[Quoted passage]
§

Travel restrictions are being deployed as a key weapon in the war against Covid-19. Much publicised bans and restrictions have decimated the airline industry, forcing widespread capacity cuts and leaving many airlines fighting for survival. It is now certain that government intervention will be required to stop a number of airlines going out of business.

Airlines are capital intensive, and while grounding aircraft helps to reduce and eliminate some costs, most notably fuel, others remain integral to the running of a going concern. Flight suspensions, coupled with significantly reduced load factors on flights that are running, mean that very little is feeding airlines’ top lines.

Despite taking measures such as capacity cutting and asking staff to take extended periods of unpaid leave, the danger is that airlines will burn through cash over the coming weeks and months. While the likes of IAG and easyJet have been quick to point to the strength of their cash reserves, many others are ill-equipped to survive this new reality.

Companies are often under pressure not to sit on large cash reserves but decisions taken by several airlines to buy back their own shares will likely come under serious scrutiny, especially when airlines are forced to ask governments for support.

§

[Task objective]
Continue the passage on airline finances during Covid-19 from its final sentence.

§

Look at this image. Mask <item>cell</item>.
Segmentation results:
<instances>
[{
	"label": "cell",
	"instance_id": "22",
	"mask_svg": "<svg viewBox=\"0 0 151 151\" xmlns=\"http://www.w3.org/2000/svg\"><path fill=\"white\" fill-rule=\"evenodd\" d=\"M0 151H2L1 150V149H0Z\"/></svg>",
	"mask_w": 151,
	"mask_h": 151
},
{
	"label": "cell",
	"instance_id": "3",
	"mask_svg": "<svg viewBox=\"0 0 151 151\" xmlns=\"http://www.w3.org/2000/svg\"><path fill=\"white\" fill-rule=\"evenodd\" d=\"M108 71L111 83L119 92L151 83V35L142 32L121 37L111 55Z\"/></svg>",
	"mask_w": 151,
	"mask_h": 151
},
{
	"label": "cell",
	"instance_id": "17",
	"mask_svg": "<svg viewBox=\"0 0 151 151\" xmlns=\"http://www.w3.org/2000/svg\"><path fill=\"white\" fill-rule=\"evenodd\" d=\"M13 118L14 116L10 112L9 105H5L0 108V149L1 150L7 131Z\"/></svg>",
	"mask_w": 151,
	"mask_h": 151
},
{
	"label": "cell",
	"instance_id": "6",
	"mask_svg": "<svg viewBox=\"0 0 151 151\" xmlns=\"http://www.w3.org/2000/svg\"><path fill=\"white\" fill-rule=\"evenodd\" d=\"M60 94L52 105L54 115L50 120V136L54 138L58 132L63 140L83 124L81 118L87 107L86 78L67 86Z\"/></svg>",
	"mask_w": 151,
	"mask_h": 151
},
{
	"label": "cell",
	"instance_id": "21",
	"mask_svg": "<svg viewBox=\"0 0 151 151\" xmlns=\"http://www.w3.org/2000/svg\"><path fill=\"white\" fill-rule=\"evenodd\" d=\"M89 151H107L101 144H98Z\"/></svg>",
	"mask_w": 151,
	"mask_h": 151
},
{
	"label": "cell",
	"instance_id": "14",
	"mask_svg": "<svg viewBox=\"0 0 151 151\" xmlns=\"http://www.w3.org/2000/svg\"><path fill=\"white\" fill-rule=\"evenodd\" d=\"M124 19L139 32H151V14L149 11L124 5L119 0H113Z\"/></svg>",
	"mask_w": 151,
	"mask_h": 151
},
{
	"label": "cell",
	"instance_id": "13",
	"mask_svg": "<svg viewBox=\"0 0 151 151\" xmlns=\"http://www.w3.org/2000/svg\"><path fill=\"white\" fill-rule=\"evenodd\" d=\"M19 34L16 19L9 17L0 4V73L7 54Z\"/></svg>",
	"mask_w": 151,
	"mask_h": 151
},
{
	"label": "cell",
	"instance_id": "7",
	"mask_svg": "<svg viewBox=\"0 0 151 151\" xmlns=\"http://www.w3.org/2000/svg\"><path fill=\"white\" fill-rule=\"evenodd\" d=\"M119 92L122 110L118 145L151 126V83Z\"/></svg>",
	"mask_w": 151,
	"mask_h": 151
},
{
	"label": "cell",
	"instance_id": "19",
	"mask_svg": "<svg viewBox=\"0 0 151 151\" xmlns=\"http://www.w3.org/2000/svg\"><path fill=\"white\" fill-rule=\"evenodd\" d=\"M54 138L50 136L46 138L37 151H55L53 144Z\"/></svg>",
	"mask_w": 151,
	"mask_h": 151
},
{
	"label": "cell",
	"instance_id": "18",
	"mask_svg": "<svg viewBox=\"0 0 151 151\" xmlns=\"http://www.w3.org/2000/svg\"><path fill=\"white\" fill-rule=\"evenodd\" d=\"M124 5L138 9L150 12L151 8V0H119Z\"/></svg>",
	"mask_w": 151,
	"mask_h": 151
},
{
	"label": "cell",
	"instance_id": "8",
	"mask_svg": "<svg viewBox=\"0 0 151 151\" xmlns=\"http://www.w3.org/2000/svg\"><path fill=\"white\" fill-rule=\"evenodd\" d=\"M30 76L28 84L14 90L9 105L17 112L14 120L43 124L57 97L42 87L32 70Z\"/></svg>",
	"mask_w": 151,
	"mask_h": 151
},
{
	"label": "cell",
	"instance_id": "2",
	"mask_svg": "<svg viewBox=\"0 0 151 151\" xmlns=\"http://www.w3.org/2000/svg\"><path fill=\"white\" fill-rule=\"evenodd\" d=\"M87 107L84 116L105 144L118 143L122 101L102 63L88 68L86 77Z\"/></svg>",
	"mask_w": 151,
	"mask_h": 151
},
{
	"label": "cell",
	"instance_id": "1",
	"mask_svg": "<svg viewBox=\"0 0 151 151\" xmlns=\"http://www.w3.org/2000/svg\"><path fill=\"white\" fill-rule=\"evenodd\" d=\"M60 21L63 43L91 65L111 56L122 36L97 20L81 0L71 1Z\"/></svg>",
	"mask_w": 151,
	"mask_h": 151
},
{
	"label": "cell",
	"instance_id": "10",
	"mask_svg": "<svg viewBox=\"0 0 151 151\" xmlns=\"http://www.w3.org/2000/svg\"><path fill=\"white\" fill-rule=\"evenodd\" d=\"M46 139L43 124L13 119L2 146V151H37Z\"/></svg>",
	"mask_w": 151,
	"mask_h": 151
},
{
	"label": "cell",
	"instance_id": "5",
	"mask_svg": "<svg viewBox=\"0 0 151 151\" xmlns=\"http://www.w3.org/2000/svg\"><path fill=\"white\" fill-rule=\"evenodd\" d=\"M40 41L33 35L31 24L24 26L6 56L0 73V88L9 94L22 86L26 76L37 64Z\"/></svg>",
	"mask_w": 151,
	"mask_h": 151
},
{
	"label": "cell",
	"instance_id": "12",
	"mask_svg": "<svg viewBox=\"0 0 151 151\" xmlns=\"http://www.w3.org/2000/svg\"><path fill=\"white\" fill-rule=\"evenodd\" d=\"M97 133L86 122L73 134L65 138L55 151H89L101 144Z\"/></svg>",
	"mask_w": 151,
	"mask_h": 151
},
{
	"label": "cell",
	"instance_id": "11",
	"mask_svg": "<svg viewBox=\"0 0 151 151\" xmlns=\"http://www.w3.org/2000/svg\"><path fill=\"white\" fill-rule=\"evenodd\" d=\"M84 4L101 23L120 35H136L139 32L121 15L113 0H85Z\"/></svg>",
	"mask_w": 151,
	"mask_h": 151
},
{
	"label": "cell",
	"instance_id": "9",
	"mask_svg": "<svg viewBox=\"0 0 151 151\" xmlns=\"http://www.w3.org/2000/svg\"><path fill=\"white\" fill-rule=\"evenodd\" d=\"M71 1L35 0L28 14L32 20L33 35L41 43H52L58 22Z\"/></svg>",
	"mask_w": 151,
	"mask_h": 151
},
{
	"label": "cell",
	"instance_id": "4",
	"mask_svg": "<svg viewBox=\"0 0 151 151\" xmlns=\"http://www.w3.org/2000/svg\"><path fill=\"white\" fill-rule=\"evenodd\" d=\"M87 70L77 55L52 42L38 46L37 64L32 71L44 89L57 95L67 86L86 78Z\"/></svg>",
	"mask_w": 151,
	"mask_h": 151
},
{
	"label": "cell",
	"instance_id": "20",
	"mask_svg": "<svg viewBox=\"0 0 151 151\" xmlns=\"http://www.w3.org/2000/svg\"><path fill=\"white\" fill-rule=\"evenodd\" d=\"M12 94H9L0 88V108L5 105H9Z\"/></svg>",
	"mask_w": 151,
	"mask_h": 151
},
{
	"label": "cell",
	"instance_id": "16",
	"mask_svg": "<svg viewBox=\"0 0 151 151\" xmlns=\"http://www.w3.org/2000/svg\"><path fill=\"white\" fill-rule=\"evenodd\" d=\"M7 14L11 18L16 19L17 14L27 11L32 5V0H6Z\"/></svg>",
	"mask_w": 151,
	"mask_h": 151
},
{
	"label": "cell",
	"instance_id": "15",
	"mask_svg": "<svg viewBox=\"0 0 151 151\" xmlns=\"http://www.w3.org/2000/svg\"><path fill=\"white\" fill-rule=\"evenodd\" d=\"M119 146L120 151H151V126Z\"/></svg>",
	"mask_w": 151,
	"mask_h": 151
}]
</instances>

§

[Response area]
Such a request now looks to be very much a case of when rather than if. Governments will be forced to step in and either bail out airlines directly or extend support by way of ‘time to pay’ and tax relief arrangements. Even if there is public opposition to such intervention, governments will be left with no choice but to step in and save what is, in many countries, a systemically important industry.

In the US for example, the assistance required could exceed $50bn according to the Wall Street Journal. Despite this, the Trump administration said it plans to back the airline industry ‘100%’, illustrating just how grave the situation is. We can expect other governments to make similar noises in the coming weeks as this unprecedented crisis take hold and which, according to IATA, could cost the industry $113bn in lost revenues this year.